DNA binding activity of hTRF2 is required to rescue the in vivo function of an hTERT DAT mutant. (A) Telomeric localization of hTRF2 is lost upon mutation of the DNA binding and dimerization domains. An example of an LM217 cell(s) transiently expressing hTRF2_DPV-YFP or hTRF2-YFP is shown as a differential-interference contrast image (right) to visualize the cells and as a fluorescent image (left) to visualize the YFP-tagged protein. (B) Stable expression of hTRF2_DPV-hTERT in HA5 cells. Lysates isolated from HA5 cells expressing the described constructs were immunoblotted with an anti-flag (α-flag) antibody to detect ectopic hTERT. Actin served as a loading control. (C) Fusion of hTRF2_DPV to hTERT does not affect telomerase activity. Extracts isolated from HA5 cells stably expressing the described proteins were assayed for in vitro telomerase activity. The internal standard (IS) served as a positive control for PCR amplification. (D) hTRF2_DPV-hTERT₊₁₂₈ cannot immortalize human cells. The life spans of HA5 cell lines expressing hTRF2-hTERT₊₁₂₈ (•), hTRF2_DPV-hTERT₊₁₂₈ (○), hTRF2-hTERT (▪), hTRF2_DPV-hTERT (□), or an empty vector (▴) are plotted against time.

FIG. 6.

Fusion with hTRF2 underlies the rescue of DAT mutants of hTERT. (A) Endogenous hTERT expression is absent in HA5 cells expressing hTRF2-hTERT₊₁₂₈. Total RNAs isolated from early (pd 1) infected HA5 cells and in some cases late-passage (pd 44 [asterisk]) HA5 cells expressing hTRF2-hTERT₊₁₂₈ were RT-PCR amplified with primers specific for ectopic or endogenous hTERT or, as a control, GAPDH mRNA content. Telomerase-positive CWR22-RV1 cells served as a positive control, whereas vector-infected HA5 cells or water alone served as a negative control for endogenous hTERT expression. (B) Equivalent expression of hTERT₊₁₂₈ and hTRF2-hTERT₊₁₂₈. Lysates isolated from HA5 cells expressing the described constructs were immunoblotted with an anti-flag (α-flag) antibody to detect ectopic hTERT or hTRF2-hTERT protein.

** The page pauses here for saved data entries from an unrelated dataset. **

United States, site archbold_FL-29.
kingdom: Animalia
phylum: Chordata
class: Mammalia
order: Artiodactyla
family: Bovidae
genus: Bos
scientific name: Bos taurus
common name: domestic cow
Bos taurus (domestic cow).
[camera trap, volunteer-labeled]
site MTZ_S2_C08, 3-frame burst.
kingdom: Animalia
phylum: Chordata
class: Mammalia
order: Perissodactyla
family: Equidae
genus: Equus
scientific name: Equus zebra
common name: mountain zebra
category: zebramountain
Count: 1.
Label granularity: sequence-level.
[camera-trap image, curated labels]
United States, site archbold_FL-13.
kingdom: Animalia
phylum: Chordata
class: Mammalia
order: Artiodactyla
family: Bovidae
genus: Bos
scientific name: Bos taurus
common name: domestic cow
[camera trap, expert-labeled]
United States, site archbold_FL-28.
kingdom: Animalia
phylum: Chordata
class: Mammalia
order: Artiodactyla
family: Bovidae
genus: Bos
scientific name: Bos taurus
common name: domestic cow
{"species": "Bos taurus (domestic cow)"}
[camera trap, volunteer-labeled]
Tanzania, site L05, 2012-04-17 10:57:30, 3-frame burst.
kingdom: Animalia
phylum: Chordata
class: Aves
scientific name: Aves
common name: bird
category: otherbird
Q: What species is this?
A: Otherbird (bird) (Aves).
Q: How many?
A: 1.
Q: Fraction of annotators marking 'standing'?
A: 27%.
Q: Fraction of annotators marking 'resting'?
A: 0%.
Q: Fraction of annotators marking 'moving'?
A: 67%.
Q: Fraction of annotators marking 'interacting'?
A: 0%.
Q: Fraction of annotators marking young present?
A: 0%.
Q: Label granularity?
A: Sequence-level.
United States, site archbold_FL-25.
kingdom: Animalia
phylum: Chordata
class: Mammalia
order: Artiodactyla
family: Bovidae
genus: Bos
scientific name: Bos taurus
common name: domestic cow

Hygro indicates cells infected with pBabehygro constructs, which express proteins at lower levels. Actin served as a loading control. (C) Reduced expression of hTRF2-hTERT₊₁₂₈ still immortalizes HA5 cells. The life spans of HA5 cell lines infected with the low-expression pBabehygro vectors encoding hTRF2-hTERT (•), hTRF2-hTERT₊₁₂₈ (○), or vector alone (▴) are plotted against time.

FIG. 7.

In vivo activity of hTERT₊₁₂₈ is restored only when directly fused to hTRF2. (A) Expression of YFP, hTRF2, or hTRF2-YFP in either hTERT- (wt) or hTERT₊₁₂₈ (+128)-infected HA5 cells. Lysates isolated from HA5 cells expressing the described constructs were immunoblotted with anti-GFP (α-GFP) or anti-myc antibodies to detect ectopic hTRF2. Actin served as a loading control. (B) Ectopic expression of hTRF2 does not immortalize HA5 cells expressing hTERT₊₁₂₈. The life spans of HA5 cells coexpressing hTERT and vector (▪), YFP (▴), hTRF2 (•), or hTRF2-YFP (⧫) or those coexpressing hTERT₊₁₂₈ and vector (□), YFP (▵), hTRF2 (○), or hTRF2-YFP (◊) are plotted against time.